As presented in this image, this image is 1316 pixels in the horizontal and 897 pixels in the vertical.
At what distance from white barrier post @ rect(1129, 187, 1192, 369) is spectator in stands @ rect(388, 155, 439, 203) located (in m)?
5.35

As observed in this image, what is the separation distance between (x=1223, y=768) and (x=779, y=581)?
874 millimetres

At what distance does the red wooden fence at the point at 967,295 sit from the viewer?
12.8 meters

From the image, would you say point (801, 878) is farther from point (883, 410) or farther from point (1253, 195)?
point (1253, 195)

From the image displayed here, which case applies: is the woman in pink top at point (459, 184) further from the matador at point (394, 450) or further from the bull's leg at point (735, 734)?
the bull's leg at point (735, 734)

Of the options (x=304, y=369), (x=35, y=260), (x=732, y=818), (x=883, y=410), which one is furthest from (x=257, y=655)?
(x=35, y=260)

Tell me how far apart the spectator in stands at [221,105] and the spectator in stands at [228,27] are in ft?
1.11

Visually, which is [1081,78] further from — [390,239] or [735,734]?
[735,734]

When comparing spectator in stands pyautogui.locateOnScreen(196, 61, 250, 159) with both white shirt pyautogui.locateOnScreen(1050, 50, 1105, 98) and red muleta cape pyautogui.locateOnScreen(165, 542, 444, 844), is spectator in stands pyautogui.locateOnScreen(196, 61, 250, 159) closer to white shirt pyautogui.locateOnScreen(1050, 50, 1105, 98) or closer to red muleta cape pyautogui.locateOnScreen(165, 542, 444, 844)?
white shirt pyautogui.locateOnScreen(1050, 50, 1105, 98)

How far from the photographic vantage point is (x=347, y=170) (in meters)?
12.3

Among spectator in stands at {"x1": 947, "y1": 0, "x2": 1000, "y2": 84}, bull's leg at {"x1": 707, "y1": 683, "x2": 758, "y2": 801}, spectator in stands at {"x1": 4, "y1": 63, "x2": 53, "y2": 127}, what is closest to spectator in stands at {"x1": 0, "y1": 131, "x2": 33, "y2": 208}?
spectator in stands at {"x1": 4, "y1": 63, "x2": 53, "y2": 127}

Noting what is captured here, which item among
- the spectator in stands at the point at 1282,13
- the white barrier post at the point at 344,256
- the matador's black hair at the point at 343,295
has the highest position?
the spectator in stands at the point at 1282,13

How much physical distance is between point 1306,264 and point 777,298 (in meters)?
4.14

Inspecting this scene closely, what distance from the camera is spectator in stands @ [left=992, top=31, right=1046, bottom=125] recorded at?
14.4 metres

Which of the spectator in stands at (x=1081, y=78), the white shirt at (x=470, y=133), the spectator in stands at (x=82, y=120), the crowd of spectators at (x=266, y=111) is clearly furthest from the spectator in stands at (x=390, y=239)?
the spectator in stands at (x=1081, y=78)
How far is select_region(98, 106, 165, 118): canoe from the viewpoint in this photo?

━━━━━━

→ **WHAT TO PRODUCE**
Reproduce all of the records above as a numbered list, omitting the blank lines.

→ **THE ANSWER**
1. As presented in this image, this image is 1316 pixels in the horizontal and 897 pixels in the vertical.
2. At what distance from white barrier post @ rect(1129, 187, 1192, 369) is spectator in stands @ rect(388, 155, 439, 203) located (in m)?
3. 5.35
4. As observed in this image, what is the separation distance between (x=1223, y=768) and (x=779, y=581)?
5. 874 millimetres
6. At what distance does the red wooden fence at the point at 967,295 sit from the viewer?
7. 12.8 meters
8. From the image, would you say point (801, 878) is farther from point (883, 410) or farther from point (1253, 195)?
9. point (1253, 195)
10. From the image displayed here, which case applies: is the woman in pink top at point (459, 184) further from the matador at point (394, 450) or further from the bull's leg at point (735, 734)?
11. the bull's leg at point (735, 734)
12. Of the options (x=304, y=369), (x=35, y=260), (x=732, y=818), (x=883, y=410), which one is furthest from (x=257, y=655)?
13. (x=35, y=260)
14. Tell me how far apart the spectator in stands at [221,105] and the spectator in stands at [228,27] are in ft?
15. 1.11
16. Visually, which is [1081,78] further from — [390,239] or [735,734]?
17. [735,734]
18. When comparing spectator in stands pyautogui.locateOnScreen(196, 61, 250, 159) with both white shirt pyautogui.locateOnScreen(1050, 50, 1105, 98) and red muleta cape pyautogui.locateOnScreen(165, 542, 444, 844), is spectator in stands pyautogui.locateOnScreen(196, 61, 250, 159) closer to white shirt pyautogui.locateOnScreen(1050, 50, 1105, 98) or closer to red muleta cape pyautogui.locateOnScreen(165, 542, 444, 844)?
19. white shirt pyautogui.locateOnScreen(1050, 50, 1105, 98)
20. How far from the photographic vantage point is (x=347, y=170) (in meters)?
21. 12.3
22. Among spectator in stands at {"x1": 947, "y1": 0, "x2": 1000, "y2": 84}, bull's leg at {"x1": 707, "y1": 683, "x2": 758, "y2": 801}, spectator in stands at {"x1": 4, "y1": 63, "x2": 53, "y2": 127}, what is closest to spectator in stands at {"x1": 0, "y1": 131, "x2": 33, "y2": 208}?
23. spectator in stands at {"x1": 4, "y1": 63, "x2": 53, "y2": 127}
24. Noting what is captured here, which item among
25. - the spectator in stands at the point at 1282,13
26. - the white barrier post at the point at 344,256
27. - the matador's black hair at the point at 343,295
28. has the highest position?
29. the spectator in stands at the point at 1282,13
30. How much physical distance is between point 1306,264 and point 777,298 (in meters)?
31. 4.14
32. Inspecting this scene closely, what distance from the camera is spectator in stands @ [left=992, top=31, right=1046, bottom=125] recorded at?
33. 14.4 metres
34. Which of the spectator in stands at (x=1081, y=78), the white shirt at (x=470, y=133), the spectator in stands at (x=82, y=120), the crowd of spectators at (x=266, y=111) is clearly furthest from the spectator in stands at (x=390, y=239)?
35. the spectator in stands at (x=1081, y=78)
36. How far is select_region(98, 106, 165, 118): canoe from the viewpoint in this photo?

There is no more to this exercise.